Task instructions: In this exercise, write out the data word for word and leave every image out.

::: Data supplied :::

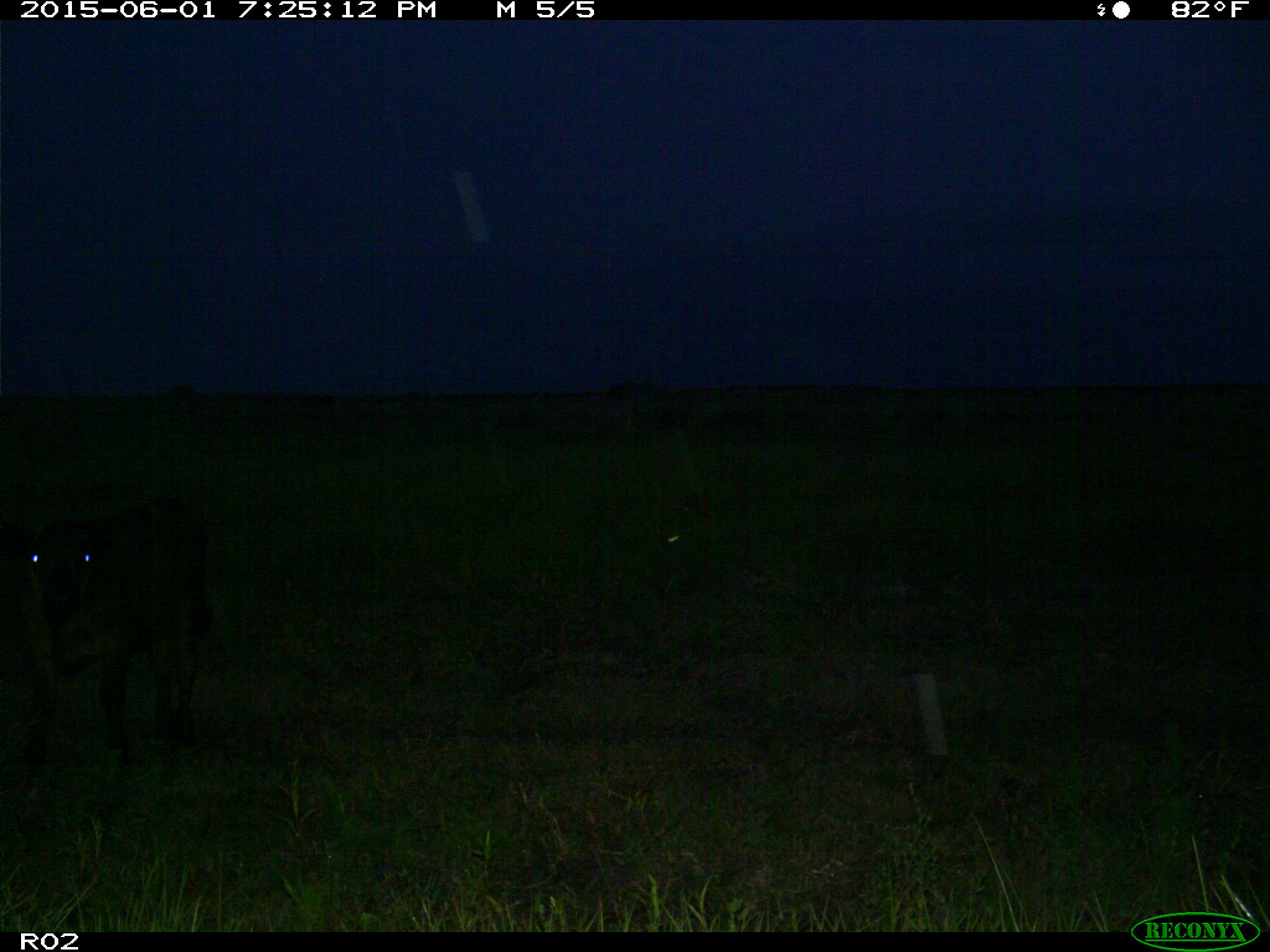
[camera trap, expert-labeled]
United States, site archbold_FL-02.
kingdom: Animalia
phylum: Chordata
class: Mammalia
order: Artiodactyla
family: Bovidae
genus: Bos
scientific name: Bos taurus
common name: domestic cow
Bos taurus (domestic cow).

:::

Exercise answer:
[camera trap, expert-labeled]
United States, site archbold_FL-02.
kingdom: Animalia
phylum: Chordata
class: Mammalia
order: Artiodactyla
family: Bovidae
genus: Bos
scientific name: Bos taurus
common name: domestic cow
Bos taurus (domestic cow).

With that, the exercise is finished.